— Start INFORMATION SUPPLIED —
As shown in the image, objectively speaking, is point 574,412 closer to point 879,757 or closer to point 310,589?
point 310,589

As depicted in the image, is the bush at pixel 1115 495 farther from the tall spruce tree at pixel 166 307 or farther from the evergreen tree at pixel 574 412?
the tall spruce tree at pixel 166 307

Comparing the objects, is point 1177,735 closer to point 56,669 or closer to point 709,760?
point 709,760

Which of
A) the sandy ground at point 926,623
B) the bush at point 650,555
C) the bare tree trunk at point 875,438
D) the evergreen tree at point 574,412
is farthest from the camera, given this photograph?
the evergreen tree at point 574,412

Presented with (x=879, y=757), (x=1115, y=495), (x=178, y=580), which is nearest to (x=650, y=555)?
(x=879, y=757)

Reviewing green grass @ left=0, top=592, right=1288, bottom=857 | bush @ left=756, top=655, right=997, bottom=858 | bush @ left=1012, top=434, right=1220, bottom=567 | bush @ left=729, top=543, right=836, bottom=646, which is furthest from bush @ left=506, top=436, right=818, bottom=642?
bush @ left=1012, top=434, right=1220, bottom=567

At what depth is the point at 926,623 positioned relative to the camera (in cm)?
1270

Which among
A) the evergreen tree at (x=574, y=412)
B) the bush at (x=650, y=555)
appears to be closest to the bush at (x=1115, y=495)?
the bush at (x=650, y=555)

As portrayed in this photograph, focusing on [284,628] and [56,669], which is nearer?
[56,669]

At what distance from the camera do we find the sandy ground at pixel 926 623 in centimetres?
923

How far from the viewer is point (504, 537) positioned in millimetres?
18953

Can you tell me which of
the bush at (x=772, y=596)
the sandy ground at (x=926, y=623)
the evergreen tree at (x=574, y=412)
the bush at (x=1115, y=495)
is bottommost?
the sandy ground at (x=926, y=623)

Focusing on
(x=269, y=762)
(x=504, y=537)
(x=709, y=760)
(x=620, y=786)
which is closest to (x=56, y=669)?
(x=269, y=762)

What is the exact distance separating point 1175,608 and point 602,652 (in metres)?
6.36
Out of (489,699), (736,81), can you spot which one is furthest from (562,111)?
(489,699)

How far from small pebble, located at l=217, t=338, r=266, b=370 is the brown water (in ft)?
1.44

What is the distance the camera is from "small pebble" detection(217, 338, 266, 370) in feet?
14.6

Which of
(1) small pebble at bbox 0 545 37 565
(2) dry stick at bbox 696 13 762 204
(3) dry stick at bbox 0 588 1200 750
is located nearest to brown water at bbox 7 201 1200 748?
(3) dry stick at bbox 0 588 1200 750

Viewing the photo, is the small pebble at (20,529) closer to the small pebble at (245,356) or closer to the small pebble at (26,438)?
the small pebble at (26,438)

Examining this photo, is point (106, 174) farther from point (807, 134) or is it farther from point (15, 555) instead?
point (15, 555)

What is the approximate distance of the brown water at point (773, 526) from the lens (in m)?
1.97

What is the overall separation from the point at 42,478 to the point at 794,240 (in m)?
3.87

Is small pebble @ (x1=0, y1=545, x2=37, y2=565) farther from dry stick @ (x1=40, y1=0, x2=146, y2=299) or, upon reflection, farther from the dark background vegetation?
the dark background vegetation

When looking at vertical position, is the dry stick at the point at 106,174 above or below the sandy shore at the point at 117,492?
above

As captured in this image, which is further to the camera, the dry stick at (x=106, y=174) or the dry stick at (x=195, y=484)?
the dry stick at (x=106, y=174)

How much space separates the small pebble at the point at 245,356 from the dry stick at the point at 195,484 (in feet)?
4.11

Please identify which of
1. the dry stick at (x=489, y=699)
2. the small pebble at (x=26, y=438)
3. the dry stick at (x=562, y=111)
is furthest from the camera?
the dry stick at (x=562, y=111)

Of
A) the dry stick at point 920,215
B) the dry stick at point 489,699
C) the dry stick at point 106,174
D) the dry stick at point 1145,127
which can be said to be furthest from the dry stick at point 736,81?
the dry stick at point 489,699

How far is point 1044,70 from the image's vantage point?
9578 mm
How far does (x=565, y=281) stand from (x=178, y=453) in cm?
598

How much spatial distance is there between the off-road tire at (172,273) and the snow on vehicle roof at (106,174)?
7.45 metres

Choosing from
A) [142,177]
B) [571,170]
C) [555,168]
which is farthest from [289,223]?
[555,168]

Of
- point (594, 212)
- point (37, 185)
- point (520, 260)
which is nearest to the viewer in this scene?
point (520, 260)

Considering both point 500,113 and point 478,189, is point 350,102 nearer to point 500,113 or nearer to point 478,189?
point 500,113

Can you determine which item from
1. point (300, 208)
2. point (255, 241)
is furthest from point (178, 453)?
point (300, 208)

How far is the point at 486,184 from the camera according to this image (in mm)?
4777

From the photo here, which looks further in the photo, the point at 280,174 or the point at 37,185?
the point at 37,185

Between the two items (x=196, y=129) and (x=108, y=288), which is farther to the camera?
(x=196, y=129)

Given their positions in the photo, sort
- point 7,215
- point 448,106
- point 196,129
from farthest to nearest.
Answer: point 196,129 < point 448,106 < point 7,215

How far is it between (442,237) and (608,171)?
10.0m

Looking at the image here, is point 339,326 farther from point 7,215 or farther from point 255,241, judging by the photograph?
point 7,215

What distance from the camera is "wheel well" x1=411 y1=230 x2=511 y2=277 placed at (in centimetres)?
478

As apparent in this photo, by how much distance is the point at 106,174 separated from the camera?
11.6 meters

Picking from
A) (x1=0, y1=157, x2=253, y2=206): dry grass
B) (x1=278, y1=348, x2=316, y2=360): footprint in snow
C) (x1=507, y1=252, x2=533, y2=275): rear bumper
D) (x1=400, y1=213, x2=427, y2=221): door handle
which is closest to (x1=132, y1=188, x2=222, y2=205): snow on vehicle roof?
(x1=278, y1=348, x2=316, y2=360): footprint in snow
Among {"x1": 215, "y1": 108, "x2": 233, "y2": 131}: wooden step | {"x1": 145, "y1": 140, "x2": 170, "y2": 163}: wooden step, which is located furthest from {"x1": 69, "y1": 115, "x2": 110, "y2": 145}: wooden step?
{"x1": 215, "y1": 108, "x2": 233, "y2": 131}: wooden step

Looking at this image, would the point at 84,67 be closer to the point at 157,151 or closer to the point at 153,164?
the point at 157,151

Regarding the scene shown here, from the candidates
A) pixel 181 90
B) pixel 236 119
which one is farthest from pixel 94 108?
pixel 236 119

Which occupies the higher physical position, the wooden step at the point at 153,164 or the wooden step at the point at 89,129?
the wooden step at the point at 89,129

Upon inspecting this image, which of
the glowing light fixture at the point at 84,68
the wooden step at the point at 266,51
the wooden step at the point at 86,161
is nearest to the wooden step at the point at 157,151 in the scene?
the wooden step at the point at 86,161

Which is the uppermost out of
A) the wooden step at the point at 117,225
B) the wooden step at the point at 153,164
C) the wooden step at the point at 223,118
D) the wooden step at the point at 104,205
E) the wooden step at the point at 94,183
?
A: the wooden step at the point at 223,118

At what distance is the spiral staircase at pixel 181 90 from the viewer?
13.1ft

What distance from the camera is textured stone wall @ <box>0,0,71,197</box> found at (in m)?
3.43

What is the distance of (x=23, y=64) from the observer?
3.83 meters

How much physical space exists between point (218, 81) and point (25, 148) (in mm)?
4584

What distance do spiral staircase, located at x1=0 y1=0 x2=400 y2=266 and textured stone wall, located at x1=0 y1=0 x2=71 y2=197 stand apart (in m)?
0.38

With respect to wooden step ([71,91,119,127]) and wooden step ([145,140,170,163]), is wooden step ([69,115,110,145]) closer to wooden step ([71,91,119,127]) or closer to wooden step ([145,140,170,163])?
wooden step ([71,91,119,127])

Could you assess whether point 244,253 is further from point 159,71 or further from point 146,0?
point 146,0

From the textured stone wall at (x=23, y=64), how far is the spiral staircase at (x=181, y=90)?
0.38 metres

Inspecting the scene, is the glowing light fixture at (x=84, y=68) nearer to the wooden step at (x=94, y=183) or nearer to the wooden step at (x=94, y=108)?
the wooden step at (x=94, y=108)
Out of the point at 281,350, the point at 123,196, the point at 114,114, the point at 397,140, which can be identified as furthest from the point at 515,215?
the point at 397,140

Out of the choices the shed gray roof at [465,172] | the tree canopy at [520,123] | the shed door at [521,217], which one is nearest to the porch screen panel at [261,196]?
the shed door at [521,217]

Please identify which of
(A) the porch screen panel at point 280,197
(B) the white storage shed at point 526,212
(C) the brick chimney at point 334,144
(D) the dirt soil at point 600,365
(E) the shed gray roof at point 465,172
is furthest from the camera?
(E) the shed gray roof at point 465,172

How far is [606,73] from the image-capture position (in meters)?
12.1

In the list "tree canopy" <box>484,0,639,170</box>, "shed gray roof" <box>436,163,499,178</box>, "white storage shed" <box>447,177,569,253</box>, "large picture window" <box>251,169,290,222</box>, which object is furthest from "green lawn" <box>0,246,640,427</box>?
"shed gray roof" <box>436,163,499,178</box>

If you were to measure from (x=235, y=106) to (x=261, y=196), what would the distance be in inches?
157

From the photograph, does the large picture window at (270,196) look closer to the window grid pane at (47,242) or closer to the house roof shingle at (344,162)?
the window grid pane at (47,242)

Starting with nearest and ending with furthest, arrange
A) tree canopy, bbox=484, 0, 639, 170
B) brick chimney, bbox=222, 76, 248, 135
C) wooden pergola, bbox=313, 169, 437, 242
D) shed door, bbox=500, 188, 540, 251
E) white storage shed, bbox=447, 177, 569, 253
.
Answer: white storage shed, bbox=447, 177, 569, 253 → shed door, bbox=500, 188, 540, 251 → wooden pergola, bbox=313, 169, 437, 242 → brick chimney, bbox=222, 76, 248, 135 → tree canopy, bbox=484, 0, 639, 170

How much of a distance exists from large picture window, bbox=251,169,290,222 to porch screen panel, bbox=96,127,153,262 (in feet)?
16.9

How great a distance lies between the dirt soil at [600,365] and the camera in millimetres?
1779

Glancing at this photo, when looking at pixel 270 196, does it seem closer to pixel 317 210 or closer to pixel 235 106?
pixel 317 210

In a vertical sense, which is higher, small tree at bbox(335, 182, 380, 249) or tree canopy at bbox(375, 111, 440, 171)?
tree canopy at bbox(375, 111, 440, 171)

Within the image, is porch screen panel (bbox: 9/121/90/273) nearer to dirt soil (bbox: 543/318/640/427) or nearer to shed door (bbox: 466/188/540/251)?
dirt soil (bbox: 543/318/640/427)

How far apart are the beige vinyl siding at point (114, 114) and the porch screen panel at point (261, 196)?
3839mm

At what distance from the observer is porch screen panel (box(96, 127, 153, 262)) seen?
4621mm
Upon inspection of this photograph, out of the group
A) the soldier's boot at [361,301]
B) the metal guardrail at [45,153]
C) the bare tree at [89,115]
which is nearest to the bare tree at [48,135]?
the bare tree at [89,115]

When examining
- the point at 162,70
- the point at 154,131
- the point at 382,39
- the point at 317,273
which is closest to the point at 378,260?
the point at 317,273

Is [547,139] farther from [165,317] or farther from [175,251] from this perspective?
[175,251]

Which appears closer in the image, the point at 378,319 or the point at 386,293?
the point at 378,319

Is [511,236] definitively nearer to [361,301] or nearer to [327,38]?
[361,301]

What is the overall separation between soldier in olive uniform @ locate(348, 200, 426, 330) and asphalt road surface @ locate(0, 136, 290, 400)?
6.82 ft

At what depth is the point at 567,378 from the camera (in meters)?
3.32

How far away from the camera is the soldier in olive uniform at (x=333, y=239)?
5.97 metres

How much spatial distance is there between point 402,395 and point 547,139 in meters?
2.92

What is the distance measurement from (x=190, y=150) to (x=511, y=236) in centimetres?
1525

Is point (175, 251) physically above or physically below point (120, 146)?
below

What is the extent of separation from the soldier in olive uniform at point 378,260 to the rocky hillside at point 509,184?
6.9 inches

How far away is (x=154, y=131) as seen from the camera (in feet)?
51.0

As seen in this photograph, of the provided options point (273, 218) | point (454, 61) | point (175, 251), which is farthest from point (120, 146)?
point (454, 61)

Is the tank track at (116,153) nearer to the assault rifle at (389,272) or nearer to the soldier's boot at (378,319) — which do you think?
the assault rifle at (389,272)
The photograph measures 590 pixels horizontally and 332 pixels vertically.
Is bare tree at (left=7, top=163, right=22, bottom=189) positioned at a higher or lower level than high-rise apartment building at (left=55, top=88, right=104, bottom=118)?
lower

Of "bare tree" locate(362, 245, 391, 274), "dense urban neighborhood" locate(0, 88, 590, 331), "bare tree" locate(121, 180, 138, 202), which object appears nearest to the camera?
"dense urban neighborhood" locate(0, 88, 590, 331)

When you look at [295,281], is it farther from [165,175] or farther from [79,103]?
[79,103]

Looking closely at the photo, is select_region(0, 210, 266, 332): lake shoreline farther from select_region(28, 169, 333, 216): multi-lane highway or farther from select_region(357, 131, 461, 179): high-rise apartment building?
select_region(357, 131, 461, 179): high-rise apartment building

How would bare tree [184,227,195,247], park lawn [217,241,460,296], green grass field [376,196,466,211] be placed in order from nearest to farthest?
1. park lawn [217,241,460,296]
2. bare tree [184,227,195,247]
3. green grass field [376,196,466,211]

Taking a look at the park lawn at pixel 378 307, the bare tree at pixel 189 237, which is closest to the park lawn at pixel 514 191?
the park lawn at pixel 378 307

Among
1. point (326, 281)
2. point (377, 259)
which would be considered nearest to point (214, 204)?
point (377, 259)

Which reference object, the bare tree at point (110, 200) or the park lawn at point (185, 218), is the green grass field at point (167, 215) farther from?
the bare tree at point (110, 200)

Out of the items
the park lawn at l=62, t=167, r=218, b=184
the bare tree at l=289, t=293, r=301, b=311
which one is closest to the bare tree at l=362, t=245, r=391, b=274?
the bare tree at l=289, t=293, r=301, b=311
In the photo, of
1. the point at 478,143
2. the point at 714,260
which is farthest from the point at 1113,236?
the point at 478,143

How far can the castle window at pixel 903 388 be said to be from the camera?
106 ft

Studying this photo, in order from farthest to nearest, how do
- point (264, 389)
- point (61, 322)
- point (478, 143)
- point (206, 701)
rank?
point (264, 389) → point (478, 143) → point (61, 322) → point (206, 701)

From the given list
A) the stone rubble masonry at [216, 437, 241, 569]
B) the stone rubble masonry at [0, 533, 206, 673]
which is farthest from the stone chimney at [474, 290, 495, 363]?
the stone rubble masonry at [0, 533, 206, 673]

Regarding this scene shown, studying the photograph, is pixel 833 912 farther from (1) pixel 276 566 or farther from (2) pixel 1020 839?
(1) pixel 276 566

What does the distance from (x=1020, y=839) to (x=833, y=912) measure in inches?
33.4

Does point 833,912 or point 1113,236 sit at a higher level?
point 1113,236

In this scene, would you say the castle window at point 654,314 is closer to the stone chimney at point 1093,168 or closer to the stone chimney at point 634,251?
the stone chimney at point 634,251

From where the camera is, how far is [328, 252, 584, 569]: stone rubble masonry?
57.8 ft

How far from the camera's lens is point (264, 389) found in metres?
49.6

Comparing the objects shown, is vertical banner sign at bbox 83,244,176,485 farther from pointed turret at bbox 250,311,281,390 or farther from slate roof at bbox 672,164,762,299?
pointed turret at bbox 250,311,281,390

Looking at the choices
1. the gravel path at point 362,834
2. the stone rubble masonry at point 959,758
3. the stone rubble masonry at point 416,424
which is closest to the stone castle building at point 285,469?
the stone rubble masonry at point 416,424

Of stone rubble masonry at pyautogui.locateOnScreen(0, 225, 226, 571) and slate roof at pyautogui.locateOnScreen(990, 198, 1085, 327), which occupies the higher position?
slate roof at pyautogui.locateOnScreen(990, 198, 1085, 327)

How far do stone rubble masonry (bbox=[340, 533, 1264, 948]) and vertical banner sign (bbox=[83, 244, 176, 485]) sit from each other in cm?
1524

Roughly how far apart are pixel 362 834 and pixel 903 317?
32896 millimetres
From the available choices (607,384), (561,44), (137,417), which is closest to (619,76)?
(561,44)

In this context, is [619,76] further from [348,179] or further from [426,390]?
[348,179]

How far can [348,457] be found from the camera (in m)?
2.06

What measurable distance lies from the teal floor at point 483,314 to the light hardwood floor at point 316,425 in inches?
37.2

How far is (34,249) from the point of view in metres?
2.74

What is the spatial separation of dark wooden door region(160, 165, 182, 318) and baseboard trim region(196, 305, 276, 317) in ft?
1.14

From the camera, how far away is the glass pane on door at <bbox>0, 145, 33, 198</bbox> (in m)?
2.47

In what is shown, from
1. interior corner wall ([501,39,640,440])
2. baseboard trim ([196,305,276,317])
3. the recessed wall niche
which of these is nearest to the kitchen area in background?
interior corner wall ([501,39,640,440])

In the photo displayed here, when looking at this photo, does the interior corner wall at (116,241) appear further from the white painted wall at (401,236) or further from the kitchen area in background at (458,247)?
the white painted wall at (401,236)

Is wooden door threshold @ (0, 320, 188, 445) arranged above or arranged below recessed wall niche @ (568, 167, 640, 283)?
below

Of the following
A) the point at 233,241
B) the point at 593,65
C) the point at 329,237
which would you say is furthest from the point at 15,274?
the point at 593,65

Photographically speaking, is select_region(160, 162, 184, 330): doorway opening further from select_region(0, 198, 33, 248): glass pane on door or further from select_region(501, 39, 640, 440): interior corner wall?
— End INFORMATION SUPPLIED —
*TASK*. Output, unchanged, the lines from the line with "In the photo displayed" through the final line of the material.

*COMPLETE OUTPUT*.
In the photo displayed here, when looking at this photo, does the interior corner wall at (116,241) appear further from the white painted wall at (401,236) or further from the kitchen area in background at (458,247)?
the white painted wall at (401,236)

Is wooden door threshold @ (0, 320, 188, 445) arranged above or arranged below recessed wall niche @ (568, 167, 640, 283)?
below

Of the following
A) the point at 233,241
B) the point at 593,65
C) the point at 329,237
which would you say is furthest from the point at 15,274?
the point at 593,65

Photographically speaking, is select_region(160, 162, 184, 330): doorway opening further from select_region(0, 198, 33, 248): glass pane on door or further from select_region(501, 39, 640, 440): interior corner wall?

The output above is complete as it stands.